Author Archives: jh790

Living in the present with dementia – museums and the moment

by Debbie Kinsey

Dementia can be very socially isolating both for the person with dementia and those who care for them. Isolation and loneliness are incredibly common in older people and are both much harder to cope with when those people are also living with dementia. Many people find it more difficult to access community venues and events, and to either continue with previous interests or find new ones, especially when the general assumptions about what people with dementia are able to do can be so negative.

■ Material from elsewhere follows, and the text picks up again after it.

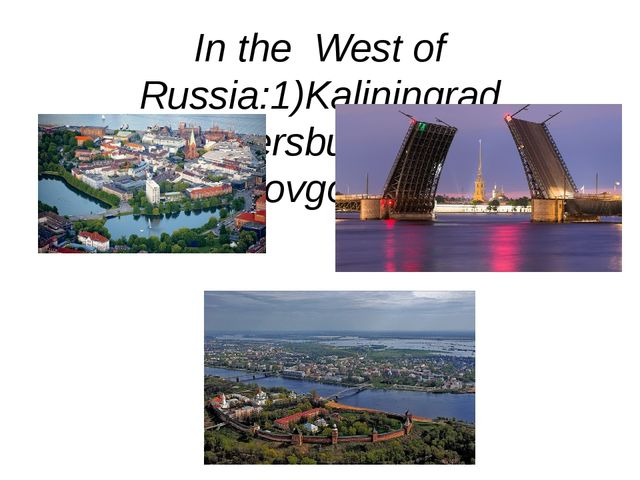 In the West of Russia:1)Kaliningrad 2)St.Petersburg 3)Veliky Novgorod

There‘s increasing work on finding ways to support carers of people with dementia in ensuring they live as well as they can with the condition. This includes considering what the cultural arts could offer, particularly as they gain evidence more generally in holistic healthcare. Exeter’s Royal Albert Memorial Museum (RAMM) has been dementia-friendly since 2013.

RAMM offers monthly dementia-friendly activities including object-handling, art-making, and exhibition tours, as well as quarterly special events including music in the museum. Volunteering on RAMM’s programme has given me valuable insights into how these programmes (and museums in general) function, and hugely influenced my thinking and the work I’m doing now.

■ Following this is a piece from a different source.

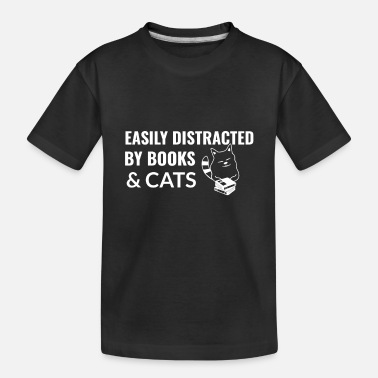 Distracted By Cats Easily Distracted By Books and Cats - Toddler Organic T-Shirt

Museums are places that are accessible (and often free!) beyond just the time a group or activity is actually happening. This means dementia-friendly activities in places like museums may be particularly valuable in opening up spaces in the community for people with dementia, as well as simply being interesting and stimulating.

Over the past year, I’ve been working closely with RAMM in Exeter. As part of my PhD research examining museum programmes for people with dementia, I’m creating a theory examining the impact of including carers in dementia programmes on the person with dementia, the carer, and the relationship between them. Although this will be within a museum-specific context, the theory should be applicable more generally across many aspects of dementia care and wider.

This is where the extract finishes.